Kalorien sind laut Definition eine “veraltete” Maßeinheit der Energie, die ich benötige um
1 Gramm Wasser unter bestimmten Bedingungen um 1 Grad Celsius zu erwärmen.

Was sind diese Bedingungen? Sowohl die Umgebungstemperatur ist entscheidend, als auch die Art des Wassers, die chemische Reinheit, die Zusammensetzung und vieles mehr.

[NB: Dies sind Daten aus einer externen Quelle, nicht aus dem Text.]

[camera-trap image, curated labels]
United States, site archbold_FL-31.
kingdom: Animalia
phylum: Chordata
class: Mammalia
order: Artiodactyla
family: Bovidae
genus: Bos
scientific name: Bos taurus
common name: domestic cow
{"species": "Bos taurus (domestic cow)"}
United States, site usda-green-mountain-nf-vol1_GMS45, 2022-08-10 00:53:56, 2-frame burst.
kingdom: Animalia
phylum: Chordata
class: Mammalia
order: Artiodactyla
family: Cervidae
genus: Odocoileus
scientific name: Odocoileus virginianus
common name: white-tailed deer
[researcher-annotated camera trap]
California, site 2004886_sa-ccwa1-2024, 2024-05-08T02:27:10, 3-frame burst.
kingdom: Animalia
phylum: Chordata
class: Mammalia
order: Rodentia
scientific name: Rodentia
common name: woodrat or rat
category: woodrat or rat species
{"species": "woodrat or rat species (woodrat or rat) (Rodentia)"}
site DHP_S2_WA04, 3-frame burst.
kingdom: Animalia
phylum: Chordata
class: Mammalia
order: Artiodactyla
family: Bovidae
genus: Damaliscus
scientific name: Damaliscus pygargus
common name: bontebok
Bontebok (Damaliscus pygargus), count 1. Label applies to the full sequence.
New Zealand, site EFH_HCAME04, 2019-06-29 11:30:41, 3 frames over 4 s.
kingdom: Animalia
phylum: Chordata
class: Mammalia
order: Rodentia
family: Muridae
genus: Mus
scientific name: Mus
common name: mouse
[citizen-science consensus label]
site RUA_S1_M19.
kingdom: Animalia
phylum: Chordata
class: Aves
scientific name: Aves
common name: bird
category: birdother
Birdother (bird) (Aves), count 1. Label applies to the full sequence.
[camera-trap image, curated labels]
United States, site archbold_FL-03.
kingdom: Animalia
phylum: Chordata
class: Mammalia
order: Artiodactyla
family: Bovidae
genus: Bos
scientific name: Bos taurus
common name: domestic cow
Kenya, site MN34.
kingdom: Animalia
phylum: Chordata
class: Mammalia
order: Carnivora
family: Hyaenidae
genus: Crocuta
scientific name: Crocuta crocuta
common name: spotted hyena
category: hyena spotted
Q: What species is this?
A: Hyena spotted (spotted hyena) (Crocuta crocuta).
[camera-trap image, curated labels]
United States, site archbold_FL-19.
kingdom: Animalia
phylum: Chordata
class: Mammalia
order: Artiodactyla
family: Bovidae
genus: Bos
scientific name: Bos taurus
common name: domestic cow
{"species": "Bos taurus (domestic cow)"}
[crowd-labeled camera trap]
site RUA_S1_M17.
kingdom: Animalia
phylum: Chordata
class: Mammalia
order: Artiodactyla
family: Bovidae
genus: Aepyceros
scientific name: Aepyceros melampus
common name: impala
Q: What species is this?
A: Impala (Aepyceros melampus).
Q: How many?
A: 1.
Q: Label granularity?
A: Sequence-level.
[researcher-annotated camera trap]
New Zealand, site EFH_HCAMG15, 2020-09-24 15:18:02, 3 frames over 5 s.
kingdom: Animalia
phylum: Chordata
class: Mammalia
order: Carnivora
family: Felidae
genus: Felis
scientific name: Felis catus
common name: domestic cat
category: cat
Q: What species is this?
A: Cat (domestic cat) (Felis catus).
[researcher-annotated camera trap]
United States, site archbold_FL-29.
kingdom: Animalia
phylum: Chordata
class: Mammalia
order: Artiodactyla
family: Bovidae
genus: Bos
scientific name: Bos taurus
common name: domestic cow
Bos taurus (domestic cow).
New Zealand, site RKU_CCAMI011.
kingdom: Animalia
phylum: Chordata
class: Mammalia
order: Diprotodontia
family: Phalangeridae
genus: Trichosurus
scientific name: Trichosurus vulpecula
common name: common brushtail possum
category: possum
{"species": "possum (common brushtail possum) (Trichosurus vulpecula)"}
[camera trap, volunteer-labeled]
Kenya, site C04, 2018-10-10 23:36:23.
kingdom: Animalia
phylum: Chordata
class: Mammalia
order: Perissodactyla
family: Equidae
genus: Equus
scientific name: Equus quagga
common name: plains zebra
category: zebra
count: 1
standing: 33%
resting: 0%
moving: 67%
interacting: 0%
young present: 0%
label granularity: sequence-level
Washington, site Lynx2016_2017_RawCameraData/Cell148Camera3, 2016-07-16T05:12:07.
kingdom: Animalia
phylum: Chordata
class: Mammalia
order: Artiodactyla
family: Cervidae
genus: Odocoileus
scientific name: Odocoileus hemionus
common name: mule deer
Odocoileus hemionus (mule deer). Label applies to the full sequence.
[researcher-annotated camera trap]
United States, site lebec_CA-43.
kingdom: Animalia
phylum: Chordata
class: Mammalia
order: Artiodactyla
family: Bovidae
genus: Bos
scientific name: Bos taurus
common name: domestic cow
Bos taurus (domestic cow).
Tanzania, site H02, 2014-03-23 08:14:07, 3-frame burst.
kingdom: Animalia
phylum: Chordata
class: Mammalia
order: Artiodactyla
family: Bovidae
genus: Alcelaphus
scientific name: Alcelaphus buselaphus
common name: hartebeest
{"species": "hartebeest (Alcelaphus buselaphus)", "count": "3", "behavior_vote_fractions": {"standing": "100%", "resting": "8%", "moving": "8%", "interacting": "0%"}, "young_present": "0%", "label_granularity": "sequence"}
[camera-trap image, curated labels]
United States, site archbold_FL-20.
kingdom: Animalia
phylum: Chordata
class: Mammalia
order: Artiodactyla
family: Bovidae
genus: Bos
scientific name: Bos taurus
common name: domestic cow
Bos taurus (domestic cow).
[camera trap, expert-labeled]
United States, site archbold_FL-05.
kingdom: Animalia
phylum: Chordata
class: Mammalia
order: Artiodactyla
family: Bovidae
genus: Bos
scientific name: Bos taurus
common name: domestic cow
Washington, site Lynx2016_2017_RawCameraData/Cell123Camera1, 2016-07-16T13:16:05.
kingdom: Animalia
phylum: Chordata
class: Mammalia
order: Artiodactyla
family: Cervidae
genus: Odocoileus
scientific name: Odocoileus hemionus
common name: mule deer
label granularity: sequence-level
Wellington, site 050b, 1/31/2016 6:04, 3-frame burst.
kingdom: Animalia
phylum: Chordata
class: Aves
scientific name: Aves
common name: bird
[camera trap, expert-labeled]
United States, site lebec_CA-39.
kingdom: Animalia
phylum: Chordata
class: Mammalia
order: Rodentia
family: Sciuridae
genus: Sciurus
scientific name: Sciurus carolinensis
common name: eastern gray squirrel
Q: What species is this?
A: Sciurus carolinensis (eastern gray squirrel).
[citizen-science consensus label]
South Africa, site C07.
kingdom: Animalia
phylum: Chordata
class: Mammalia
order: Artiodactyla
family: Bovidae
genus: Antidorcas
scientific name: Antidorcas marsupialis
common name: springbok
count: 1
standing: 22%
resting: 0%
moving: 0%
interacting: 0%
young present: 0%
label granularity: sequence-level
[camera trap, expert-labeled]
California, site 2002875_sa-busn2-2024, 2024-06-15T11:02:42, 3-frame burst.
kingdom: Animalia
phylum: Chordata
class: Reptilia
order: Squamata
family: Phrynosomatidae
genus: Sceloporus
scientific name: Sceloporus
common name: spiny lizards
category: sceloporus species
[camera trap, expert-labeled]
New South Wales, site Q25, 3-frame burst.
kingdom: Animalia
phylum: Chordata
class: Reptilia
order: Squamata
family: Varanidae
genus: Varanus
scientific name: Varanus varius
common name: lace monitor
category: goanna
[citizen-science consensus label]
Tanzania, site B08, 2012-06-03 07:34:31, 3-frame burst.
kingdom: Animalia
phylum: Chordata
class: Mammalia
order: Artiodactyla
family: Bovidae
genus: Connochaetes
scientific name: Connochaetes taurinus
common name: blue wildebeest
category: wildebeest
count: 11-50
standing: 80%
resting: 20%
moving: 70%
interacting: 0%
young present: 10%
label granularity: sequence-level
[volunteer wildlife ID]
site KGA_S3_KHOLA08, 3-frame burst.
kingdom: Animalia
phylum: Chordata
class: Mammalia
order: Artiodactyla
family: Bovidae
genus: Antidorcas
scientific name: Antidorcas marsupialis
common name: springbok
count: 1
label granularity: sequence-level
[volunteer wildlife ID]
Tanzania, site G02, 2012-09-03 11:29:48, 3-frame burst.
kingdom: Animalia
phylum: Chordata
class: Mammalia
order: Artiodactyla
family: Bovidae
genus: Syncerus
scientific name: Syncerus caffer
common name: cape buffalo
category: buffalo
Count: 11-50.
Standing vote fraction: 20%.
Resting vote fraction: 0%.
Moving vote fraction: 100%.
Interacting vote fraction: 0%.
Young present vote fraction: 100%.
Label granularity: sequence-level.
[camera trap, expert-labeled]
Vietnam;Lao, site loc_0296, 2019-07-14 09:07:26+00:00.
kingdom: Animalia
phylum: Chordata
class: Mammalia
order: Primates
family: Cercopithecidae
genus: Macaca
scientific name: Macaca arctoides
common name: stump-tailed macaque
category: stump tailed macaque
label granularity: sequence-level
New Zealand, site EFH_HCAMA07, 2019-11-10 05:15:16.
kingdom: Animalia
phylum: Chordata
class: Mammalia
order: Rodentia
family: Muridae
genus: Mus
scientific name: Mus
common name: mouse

Ebenso wie in dieser Definition müssen auch beim Menschen bestimmte Bedingungen erfüllt werden, um wirklich eine verlässliche Aussage darüber zu bekommen, wie viel Kalorien wir pro Tag exakt brauchen und verbrauchen.

Wer Kalorien zählt, oder schon mal gezählt hat, kennt vermutlich folgende Formel:

Gewicht * 24 (* 0,9 wenn du eine Frau bist).

Dies ist dein Grundumsatz, den du ohne größere Anstrengung jeden Tag verbrauchst.
Du kannst diesen Wert um 40% erhöhen, um deine tägliche Aktivität pauschal dazu zu rechnen. Für Sport und ein extra an Bewegung kannst du nochmal ca. 400-600 kcal dazu rechnen.
Macht summa summarum ca. 2.000 kcal -2.500 kcal.
Dieser Wert bezieht sich nun auf dein Gewicht. Viel mehr wird von dir nicht berücksichtigt.

Was halte ich vom Kalorien zählen?

Ganz ehrlich? Das funktioniert nicht!
Denn jeder Tag ist unterschiedlich.

An einem Tag bewege ich mich viel. Ich habe viel zu tun, Denkarbeit aber auch körperliche Arbeit, draussen ist es kalt. Ich bewege mich viel, mache Sport.

Ein Sommertag, ich liege den ganzen Tag in der Wiese, entspanne, lese in der Sonne ein Buch, bewege mich kaum. Mir ist heiß – zu faul für jegliche Bewegung.

Zwei Tage, zwei verschiedene Außentemperaturen, zwei verschiedene Körpertemperaturen, unterschiedliche Aktivitätslevel, Gehirnleistung.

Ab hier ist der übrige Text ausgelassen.